En apparence, ils sont foncièrement distincts puisqu’ils envisagent des problématiques divergentes, abordées sous des angles très différents. Et pourtant, leurs différences évidentes ne permettent pas de ne pas remarquer qu’il y a entre eux une proximité et des analogies même lointaines. Il faut s’y arrêter. Une ressemblance s’impose d’emblée et elle ne saurait être écartée. Dans les deux cas, le sujet des réflexions appartient à ce qui est considéré comme relevant de valeurs établies comme la poésie d’une part et, d’autre part, la création littéraire d’un écrivain, Henryk Sienkiewicz, qui charme le public polonais au cours des deux dernières décennies du XIXe siècle, et ce public est loin d’être exclusivement composé de grands lecteurs. Parmi les adorateurs du premier prix Nobel de littérature polonais se trouvent des lecteurs qui, de leur vie, n’ont ouvert aucun livre d’un autre auteur polonais ou étranger. Et aucun texte ne leur a valu des émotions aussi intenses, ne les a fascinés autant que ces romans historiques relatant des hauts faits du XVIIe siècle. Dans les deux essais, Gombrowicz ne fait pas l’inventaire de ces valeurs avec bienveillance, et s’il ne les dénigre pas totalement, il n’en met pas moins l’accent sur ce qui, selon lui, est une erreur, une fausse conviction ou du moins une illusion. Il écrit des textes aux relents polémiques au point que son second essai aurait pu avoir également un titre calqué sur le premier : « Contre Sienkiewicz ». Néanmoins, l’objet de la polémique (ou de la critique) porte plus sur l’attitude du public envers la poésie et le lauréat du prix Nobel - une attitude irrationnelle, fondée sur des approches impossibles à conceptualiser, renvoyant à des opinions fortement enracinées dans le passé et jamais remises en question, comme si elles devaient rester valables toujours et en tout lieu -, qu’il ne porte sur la poésie et Henryk Sienkiewicz.

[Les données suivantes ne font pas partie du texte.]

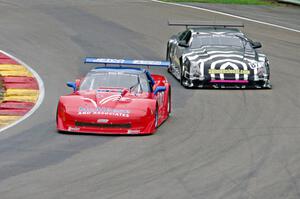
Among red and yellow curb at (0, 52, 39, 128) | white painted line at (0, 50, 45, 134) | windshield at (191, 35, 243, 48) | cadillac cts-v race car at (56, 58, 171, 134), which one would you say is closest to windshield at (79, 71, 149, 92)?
cadillac cts-v race car at (56, 58, 171, 134)

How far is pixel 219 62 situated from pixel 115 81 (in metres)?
5.21

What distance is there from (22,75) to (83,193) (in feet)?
38.8

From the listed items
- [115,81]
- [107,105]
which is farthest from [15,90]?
[107,105]

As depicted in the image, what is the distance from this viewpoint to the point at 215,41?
2466 cm

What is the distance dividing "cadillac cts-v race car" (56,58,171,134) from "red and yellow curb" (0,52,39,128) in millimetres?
1512

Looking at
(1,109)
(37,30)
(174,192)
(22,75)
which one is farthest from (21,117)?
(37,30)

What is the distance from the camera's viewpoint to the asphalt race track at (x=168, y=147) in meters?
12.9

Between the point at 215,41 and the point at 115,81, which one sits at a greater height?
the point at 115,81

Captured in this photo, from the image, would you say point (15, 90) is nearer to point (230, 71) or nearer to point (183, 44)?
point (183, 44)

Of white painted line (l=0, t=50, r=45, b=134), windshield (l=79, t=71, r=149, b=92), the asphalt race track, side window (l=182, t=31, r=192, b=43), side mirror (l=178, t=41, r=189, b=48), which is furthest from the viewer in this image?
side window (l=182, t=31, r=192, b=43)

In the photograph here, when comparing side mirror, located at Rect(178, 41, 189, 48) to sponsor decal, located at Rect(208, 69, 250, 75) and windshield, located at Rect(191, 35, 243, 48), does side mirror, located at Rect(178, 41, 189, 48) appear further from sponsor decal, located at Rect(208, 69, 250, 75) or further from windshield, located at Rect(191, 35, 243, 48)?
sponsor decal, located at Rect(208, 69, 250, 75)

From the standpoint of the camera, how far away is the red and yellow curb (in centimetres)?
1919

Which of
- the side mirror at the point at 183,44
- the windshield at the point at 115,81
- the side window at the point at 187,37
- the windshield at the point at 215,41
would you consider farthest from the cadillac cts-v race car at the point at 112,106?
the side window at the point at 187,37

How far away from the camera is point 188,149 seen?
15742 mm
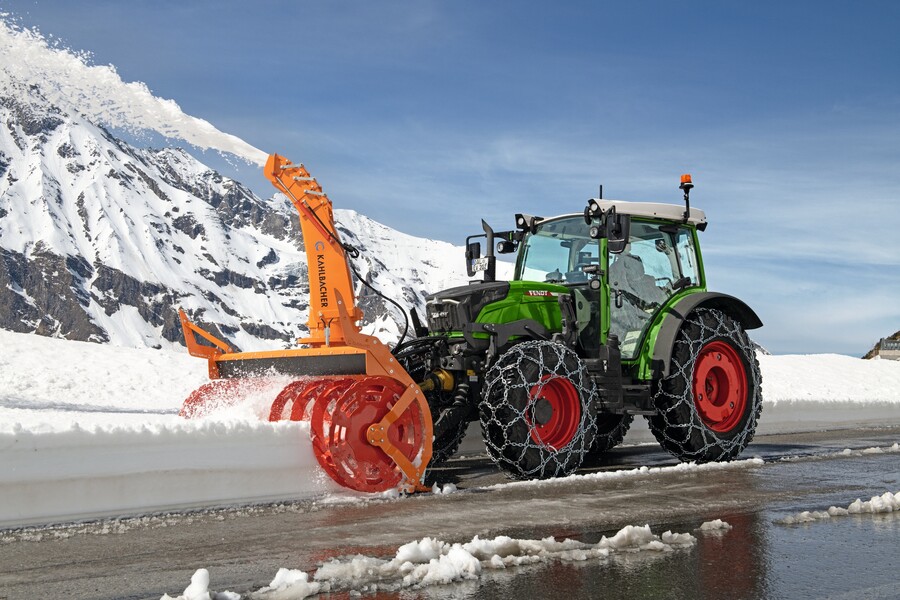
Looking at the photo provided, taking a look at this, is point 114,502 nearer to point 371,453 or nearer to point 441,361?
point 371,453

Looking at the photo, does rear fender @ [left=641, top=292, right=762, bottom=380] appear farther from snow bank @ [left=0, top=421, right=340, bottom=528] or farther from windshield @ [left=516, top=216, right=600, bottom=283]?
snow bank @ [left=0, top=421, right=340, bottom=528]

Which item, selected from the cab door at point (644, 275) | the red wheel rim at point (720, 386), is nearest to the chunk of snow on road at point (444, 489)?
the cab door at point (644, 275)

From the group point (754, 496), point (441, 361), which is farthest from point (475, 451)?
point (754, 496)

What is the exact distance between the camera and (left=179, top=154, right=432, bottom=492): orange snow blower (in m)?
6.16

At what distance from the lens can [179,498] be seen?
18.6 feet

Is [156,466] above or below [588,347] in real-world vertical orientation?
below

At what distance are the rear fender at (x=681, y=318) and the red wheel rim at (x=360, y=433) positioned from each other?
2.44m

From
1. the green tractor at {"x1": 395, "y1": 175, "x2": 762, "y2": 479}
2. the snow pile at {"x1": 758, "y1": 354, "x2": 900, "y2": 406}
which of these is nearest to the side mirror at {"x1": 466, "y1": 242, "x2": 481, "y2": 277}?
the green tractor at {"x1": 395, "y1": 175, "x2": 762, "y2": 479}

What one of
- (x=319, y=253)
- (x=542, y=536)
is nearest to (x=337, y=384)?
(x=319, y=253)

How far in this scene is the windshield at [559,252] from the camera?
8.07 metres

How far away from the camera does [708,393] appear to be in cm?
841

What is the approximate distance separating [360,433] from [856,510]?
312 cm

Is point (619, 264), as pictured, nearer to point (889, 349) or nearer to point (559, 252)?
point (559, 252)

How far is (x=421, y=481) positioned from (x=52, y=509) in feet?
7.75
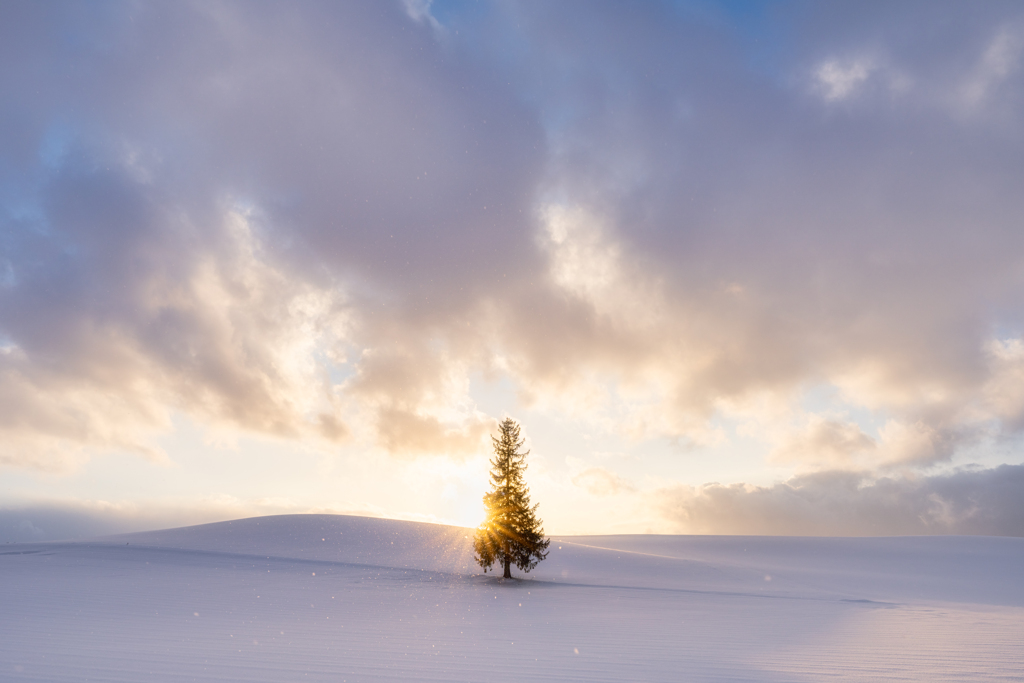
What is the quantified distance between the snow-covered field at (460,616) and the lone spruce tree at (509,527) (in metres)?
1.15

Il ne fait aucun doute, et c’est aussi un lien entre les deux essais, que, par-delà la poésie et par-delà Sienkiewicz, émerge clairement une problématique plus vaste, plus importante pour Gombrowicz. La joute contre les poètes ne concerne pas seulement la poésie, celle contre Sienkiewicz ne s’inquiète pas uniquement du rôle de l’écrivain dans la culture, la conscience et l’imagination polonaises. Dans le premier cas, l’enjeu est une certaine approche de la littérature, une vision générale de celle-ci ; dans le second cas, une vision de la culture polonaise, mais indirectement là aussi — ce thème est important dans la manière dont Gombrowicz pense les questions artistiques -, et interroge le rôle de la culture de masse. Sienkiewicz n’est pas seulement un écrivain qui modèle remarquablement l’imaginaire national polonais, le pérennise et le popularise, mais il en est aussi le représentant. Il est donc possible d’affirmer que « Contre les poètes » est l’une des présentations majeures de l’esthétique gombrowiczienne, tandis que l’essai sur Sienkiewicz est l’une des présentations les plus remarquables de la sociologie de la littérature, comprise au sens large, de Gombrowicz. Une ressemblance de taille doit encore être signalée ici : les deux essais se situent au centre même de la pensée et de l’écriture de Witold Gombrowicz ; ils ne sont pas des communications fortuites. Le premier est directement rattaché à Ferdydurke, le second est en relation avec les nombreux passages du Journal dans lesquels l’auteur s’inquiète des particularités de sa culture nationale.